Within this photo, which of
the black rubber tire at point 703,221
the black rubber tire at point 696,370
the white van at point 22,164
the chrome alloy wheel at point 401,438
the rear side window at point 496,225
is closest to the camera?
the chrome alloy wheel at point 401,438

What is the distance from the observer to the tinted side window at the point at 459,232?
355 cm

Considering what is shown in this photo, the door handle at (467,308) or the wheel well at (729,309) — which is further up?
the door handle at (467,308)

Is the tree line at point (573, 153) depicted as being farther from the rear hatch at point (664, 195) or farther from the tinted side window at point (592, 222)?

--

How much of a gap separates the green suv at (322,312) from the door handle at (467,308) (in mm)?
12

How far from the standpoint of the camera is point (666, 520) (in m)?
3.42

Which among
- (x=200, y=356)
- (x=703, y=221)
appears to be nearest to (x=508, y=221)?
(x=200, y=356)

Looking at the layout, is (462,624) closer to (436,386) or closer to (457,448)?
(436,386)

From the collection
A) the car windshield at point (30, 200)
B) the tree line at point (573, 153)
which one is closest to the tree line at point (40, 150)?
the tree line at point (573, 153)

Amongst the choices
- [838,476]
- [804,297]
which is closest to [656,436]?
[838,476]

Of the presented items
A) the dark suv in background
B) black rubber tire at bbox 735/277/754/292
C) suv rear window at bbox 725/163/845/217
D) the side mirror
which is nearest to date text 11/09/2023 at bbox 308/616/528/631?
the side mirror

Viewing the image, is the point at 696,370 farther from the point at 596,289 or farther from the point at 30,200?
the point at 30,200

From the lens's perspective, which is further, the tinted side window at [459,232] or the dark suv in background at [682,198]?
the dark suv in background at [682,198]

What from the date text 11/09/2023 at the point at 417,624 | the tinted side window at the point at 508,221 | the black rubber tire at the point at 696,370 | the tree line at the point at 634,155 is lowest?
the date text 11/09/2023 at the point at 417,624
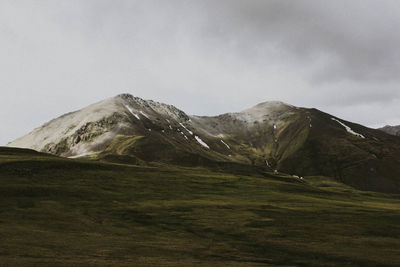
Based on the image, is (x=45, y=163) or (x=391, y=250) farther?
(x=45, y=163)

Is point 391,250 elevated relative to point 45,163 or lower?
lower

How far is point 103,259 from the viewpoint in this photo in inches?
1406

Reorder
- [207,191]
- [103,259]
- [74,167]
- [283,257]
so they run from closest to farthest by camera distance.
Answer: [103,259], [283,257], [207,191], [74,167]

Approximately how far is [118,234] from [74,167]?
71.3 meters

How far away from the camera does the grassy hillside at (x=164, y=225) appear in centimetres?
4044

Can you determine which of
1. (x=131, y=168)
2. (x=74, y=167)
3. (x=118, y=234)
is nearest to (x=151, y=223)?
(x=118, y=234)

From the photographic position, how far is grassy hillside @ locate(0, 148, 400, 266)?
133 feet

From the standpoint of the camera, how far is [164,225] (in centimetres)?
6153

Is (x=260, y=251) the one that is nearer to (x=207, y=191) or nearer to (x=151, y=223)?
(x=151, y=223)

...

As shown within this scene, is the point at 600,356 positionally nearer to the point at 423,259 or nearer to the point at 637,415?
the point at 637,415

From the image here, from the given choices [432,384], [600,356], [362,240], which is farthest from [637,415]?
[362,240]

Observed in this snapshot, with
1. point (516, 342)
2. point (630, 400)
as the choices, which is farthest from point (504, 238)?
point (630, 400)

STATED TASK -
Begin at the line of the records above that contains "Within this photo, which of" and stop after the line that contains "Is the tree". Reproduce those lines, substituting "tailgate" for "rear hatch" and leaving everything else unchanged.

RESPONSE TO THE EXERCISE -
Within this photo, which of
the black rubber tire at point 703,221
the black rubber tire at point 696,370
the white van at point 22,164
the chrome alloy wheel at point 401,438
the rear side window at point 496,225
is closest to the camera?
the chrome alloy wheel at point 401,438

What is the distance from the observer to the tinted side window at the point at 459,232?
355 cm

Considering what is shown in this photo, the door handle at (467,308) or the wheel well at (729,309) — which is further up?
the door handle at (467,308)

Is the tree line at point (573, 153) depicted as being farther from the tailgate at point (664, 195) or farther from the tinted side window at point (592, 222)?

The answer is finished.